If you measure your driveway in yards instead of feet, get rid of your shoulder-aching string trimmer and get a wheeled edger
The steel blade delivers a precise cut along driveways and sidewalks.
Plus, these powerful engines provide plenty of torque to edge through compact soils and overgrown grasses.
Below are a three things to consider when shopping for a walk-behind edger.
3 vs. 4 Wheels
Most basic edgers feature two wheels in the back and a guide wheel in the front. They're a little wobbly, but work well along sidewalks and driveways.
If you plan to cut along curbs, get the four wheel version.
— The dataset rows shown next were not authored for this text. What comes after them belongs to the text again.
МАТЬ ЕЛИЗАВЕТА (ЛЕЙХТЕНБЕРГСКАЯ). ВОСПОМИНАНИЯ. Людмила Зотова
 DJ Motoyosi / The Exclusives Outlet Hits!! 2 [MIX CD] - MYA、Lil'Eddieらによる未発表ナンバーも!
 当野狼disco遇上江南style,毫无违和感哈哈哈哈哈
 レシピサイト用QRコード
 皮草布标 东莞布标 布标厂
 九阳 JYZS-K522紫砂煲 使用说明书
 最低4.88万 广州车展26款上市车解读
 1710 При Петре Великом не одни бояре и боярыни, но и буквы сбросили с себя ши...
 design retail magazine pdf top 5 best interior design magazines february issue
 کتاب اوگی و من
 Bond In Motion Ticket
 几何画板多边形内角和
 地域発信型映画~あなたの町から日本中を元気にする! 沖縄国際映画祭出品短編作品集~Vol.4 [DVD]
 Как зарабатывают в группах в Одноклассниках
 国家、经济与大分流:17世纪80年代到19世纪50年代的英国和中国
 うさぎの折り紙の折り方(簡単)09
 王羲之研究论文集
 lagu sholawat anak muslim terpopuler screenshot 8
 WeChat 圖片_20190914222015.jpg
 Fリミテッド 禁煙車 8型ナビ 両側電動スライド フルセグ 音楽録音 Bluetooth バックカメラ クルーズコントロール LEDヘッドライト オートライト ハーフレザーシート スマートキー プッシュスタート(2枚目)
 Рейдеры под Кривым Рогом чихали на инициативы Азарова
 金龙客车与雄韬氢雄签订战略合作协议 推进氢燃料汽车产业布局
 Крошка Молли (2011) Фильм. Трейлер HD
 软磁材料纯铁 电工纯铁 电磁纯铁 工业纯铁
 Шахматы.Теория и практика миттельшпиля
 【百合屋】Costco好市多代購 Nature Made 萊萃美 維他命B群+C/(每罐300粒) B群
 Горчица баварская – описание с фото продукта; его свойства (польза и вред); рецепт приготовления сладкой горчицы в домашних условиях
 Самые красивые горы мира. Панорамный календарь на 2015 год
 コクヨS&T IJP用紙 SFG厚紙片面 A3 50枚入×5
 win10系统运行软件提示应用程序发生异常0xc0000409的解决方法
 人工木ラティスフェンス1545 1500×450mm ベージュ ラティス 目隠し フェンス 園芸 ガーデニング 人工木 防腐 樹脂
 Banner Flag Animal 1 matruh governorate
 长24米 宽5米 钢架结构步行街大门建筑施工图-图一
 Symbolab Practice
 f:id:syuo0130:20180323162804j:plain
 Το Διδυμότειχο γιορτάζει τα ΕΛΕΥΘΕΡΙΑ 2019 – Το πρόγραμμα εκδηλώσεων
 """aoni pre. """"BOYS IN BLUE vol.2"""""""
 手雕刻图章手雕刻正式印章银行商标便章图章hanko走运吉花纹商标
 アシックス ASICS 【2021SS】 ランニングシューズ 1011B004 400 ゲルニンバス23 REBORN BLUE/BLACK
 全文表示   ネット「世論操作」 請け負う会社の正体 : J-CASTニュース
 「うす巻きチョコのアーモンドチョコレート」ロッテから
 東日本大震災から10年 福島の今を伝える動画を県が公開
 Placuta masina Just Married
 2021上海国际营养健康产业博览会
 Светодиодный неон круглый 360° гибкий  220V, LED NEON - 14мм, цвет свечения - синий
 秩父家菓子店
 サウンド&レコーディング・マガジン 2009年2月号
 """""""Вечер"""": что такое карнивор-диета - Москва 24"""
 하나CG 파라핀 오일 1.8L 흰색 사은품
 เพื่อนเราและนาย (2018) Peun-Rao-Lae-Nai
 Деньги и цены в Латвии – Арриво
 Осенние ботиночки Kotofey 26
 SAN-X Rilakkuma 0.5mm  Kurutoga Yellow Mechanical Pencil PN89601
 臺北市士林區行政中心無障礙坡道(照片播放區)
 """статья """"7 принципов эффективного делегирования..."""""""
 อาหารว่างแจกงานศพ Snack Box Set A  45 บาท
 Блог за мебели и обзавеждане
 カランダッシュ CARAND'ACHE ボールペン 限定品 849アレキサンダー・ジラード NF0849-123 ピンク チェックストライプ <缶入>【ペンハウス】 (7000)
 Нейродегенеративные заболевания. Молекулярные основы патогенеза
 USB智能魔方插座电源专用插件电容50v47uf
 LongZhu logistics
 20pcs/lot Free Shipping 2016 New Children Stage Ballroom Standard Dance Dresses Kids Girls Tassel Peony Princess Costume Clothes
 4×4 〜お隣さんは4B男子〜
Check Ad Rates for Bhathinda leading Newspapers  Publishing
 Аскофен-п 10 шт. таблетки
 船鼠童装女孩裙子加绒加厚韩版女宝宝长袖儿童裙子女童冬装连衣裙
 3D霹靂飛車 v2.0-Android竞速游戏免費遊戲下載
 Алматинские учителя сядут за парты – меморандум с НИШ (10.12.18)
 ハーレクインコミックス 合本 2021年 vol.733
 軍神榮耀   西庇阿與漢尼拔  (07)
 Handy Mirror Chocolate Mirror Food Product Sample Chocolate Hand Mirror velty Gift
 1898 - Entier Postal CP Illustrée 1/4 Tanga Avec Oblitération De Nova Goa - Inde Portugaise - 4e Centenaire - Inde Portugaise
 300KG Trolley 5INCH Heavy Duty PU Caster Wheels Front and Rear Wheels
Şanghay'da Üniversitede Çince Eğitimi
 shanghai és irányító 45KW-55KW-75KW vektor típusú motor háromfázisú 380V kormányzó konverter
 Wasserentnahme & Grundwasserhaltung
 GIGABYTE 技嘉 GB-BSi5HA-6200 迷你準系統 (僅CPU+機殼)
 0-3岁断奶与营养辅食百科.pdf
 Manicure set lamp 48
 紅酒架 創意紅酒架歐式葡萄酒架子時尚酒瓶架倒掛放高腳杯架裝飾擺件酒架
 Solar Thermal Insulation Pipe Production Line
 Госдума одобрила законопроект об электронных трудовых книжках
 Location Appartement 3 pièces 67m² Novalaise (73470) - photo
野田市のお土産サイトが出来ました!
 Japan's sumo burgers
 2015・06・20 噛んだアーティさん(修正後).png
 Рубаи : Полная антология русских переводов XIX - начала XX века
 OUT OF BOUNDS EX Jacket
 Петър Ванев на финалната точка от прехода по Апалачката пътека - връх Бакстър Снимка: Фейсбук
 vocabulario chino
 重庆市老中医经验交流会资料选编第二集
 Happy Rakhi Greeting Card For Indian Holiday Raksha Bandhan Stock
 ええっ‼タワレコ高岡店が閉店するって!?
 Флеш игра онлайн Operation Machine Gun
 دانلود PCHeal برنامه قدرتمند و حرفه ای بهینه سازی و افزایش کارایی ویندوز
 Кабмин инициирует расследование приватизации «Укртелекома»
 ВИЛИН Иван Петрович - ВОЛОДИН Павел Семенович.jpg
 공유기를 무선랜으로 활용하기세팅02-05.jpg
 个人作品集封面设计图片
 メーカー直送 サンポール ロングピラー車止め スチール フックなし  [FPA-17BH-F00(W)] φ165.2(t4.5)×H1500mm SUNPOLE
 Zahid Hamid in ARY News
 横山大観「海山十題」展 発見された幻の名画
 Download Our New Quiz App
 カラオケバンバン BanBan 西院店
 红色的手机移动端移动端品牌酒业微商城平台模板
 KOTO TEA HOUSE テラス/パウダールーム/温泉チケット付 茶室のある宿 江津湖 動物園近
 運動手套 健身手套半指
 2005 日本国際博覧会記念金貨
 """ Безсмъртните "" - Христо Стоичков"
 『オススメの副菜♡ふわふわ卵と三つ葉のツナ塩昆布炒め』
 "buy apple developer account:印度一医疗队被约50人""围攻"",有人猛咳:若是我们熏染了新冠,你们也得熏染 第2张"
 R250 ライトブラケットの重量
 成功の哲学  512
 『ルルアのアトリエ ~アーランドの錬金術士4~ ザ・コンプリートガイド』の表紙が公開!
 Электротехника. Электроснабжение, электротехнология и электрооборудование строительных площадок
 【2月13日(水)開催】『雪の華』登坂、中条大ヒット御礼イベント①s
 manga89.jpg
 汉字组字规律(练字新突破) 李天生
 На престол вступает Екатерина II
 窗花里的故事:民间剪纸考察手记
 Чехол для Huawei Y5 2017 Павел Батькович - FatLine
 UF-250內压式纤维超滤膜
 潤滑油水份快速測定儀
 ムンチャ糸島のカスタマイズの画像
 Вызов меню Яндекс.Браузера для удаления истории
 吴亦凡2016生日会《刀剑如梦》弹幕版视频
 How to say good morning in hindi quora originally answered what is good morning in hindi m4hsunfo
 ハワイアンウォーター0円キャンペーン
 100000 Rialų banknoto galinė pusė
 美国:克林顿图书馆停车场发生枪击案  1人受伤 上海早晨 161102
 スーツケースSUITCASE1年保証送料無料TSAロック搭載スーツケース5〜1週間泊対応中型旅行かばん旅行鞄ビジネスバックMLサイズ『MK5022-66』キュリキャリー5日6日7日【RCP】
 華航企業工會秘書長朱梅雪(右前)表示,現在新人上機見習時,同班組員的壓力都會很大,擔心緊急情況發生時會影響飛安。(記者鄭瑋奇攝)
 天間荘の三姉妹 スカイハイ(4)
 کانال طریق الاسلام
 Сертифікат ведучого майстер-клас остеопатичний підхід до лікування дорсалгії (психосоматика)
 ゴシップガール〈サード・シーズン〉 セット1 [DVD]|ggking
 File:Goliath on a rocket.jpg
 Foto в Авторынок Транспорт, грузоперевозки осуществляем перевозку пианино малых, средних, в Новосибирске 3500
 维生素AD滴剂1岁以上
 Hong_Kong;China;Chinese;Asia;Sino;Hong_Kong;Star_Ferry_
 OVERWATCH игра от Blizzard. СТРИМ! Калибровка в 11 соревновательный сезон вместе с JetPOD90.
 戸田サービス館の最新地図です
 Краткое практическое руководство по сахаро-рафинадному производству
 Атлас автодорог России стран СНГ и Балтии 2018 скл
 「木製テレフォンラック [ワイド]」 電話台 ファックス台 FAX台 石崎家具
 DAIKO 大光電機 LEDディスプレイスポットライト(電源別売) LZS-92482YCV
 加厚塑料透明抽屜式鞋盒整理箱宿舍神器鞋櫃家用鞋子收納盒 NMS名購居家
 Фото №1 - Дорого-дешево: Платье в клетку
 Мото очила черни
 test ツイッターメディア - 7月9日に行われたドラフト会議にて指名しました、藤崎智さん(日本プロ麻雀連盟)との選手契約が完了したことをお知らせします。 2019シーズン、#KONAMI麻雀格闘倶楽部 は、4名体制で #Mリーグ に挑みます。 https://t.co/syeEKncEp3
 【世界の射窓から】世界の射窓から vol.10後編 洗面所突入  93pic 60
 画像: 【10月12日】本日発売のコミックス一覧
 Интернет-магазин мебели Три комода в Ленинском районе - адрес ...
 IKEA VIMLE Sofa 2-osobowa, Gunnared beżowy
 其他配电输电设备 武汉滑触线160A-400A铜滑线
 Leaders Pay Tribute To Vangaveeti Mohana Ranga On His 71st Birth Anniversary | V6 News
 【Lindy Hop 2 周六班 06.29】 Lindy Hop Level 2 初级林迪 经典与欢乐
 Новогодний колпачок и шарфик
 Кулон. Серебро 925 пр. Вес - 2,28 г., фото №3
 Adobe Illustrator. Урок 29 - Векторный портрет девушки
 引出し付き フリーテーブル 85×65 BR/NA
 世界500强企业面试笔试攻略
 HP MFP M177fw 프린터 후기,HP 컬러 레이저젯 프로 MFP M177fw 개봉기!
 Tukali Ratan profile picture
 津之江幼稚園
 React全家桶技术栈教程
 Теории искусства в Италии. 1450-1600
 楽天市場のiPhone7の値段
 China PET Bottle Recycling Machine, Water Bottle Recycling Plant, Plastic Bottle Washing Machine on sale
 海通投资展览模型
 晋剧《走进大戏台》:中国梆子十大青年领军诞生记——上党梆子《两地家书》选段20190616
The guide wheel stays on the curb, but the fourth wheel drops to the street, keeping a steady, even balance.
4-Cycle vs. 2-Cycle Engine
The 4-stroke engine requires no mixing of oil or gas to operate. But, they are also very heavy.
If you plan on transporting this nifty tool from site to site, the two-cycle version is easier to toss into the bed of a pickup.
The cheaper versions basically cut down into the soil and that's it. More expensive models feature a handle that allows you to rotate the blade up to 110 degrees.
In other words, you can convert your edger into a mini-brush cutter capable of attacking overgrown slopes and hills.
Regardless of which model you select, you'll have what you need to get the precise cut you desire.